Here Lucy’s father laughed again very heartily, and concluded that Lucy was rather too young to understand much about banking and finance. However, he thought that he would not despair too soon. So he proceeded thus:—
“Yes, Lucy, you are right; one dollar may be brighter and prettier than another as a coin, to be used for a plaything; but when I agreed to give you so much money each month, I did not mean so many coins for playthings, but a certain amount of value for purchases.
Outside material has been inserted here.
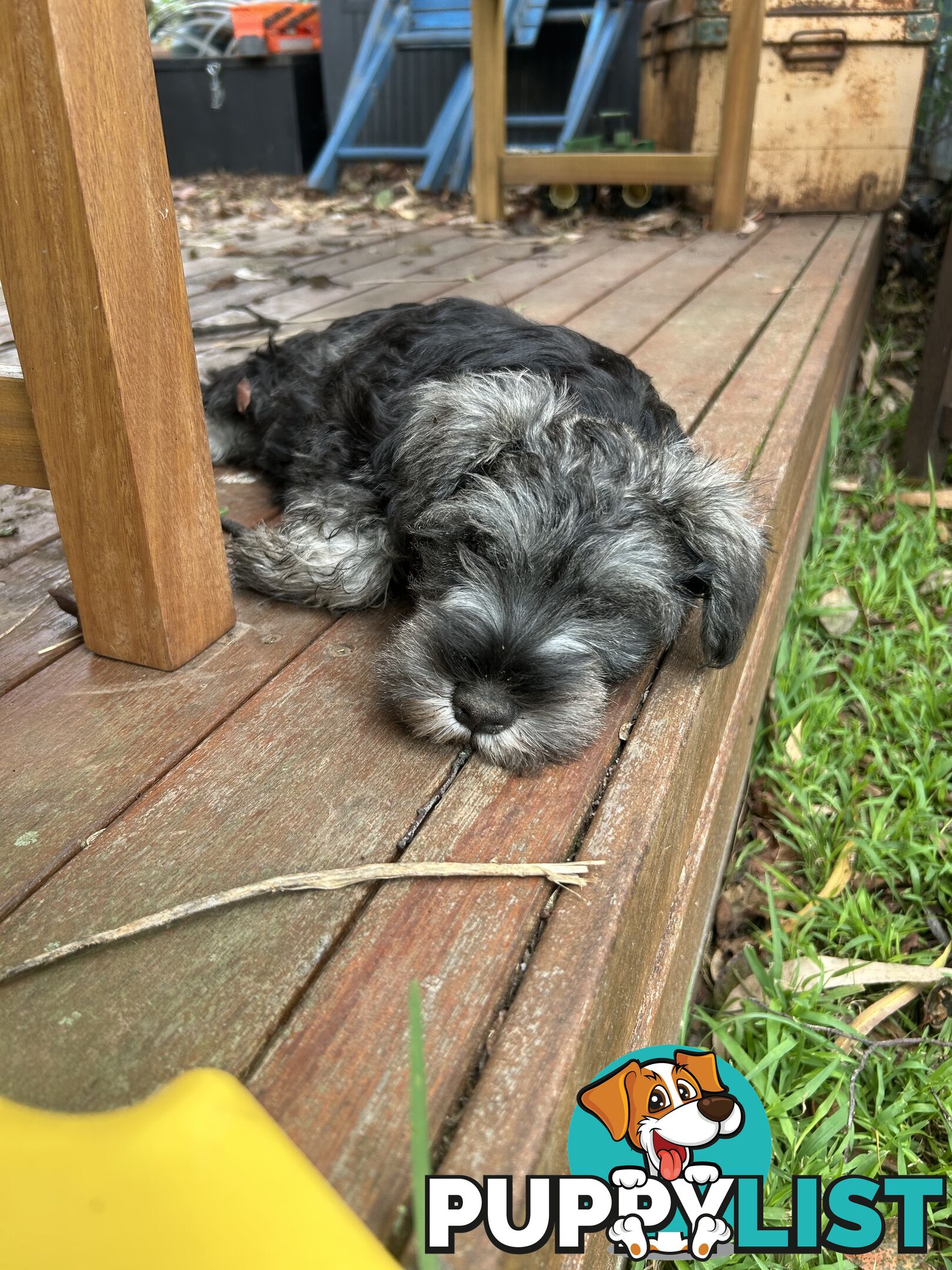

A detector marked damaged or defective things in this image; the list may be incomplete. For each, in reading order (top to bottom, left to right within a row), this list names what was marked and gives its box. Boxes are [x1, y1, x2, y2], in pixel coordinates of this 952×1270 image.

Now, in value, and for use in making purchases, one dollar is as good as another; and so, in almost all cases in reckoning accounts among men, they never think at all of the particular money that they receive and pay, but only of the value. When one man borrows ten dollars of another man, he does not keep those same dollars to pay back to him again, but only pays him other dollars as good. And when money is deposited with a banker, he does not keep the same money, but puts it with his own, and spends from it just as if it were his own; and then, when the man who deposited the money with him, calls for it, he only gives him an equal amount of his own.”
“Yes, father, I understand it now,” said Lucy.
“Just so with the money of your allowance. I don’t keep it separately from my other money; I am only bound to let you have the amount in value;—so that you see I can never give you your money to play with, but only when you want to expend any of it, then I must supply you with some of my own.”
Lucy seemed to be pretty well satisfied with this account; but still she wished there was some way by which she could have some of her money for a plaything.
“Well,” said her father, “we can manage it in this way. I will give you a piece of money, and I will set it down in the account, just as if it had been a plaything bought.”
So Lucy’s father took out several pieces of money from his purse, and let Lucy look them over, telling her that she might take whichever she chose. Then he entered the value of this piece of money in Lucy’s account-book, on the page opposite to the one where the allowance was entered. The account in this book was continued a long time. On one page Lucy’s father entered her allowance from time to time, whenever Lucy came to him and wanted her accounts made up; and on the other side he entered such things as she purchased; and this was the way in which Lucy got her first regular ideas of money and accounts.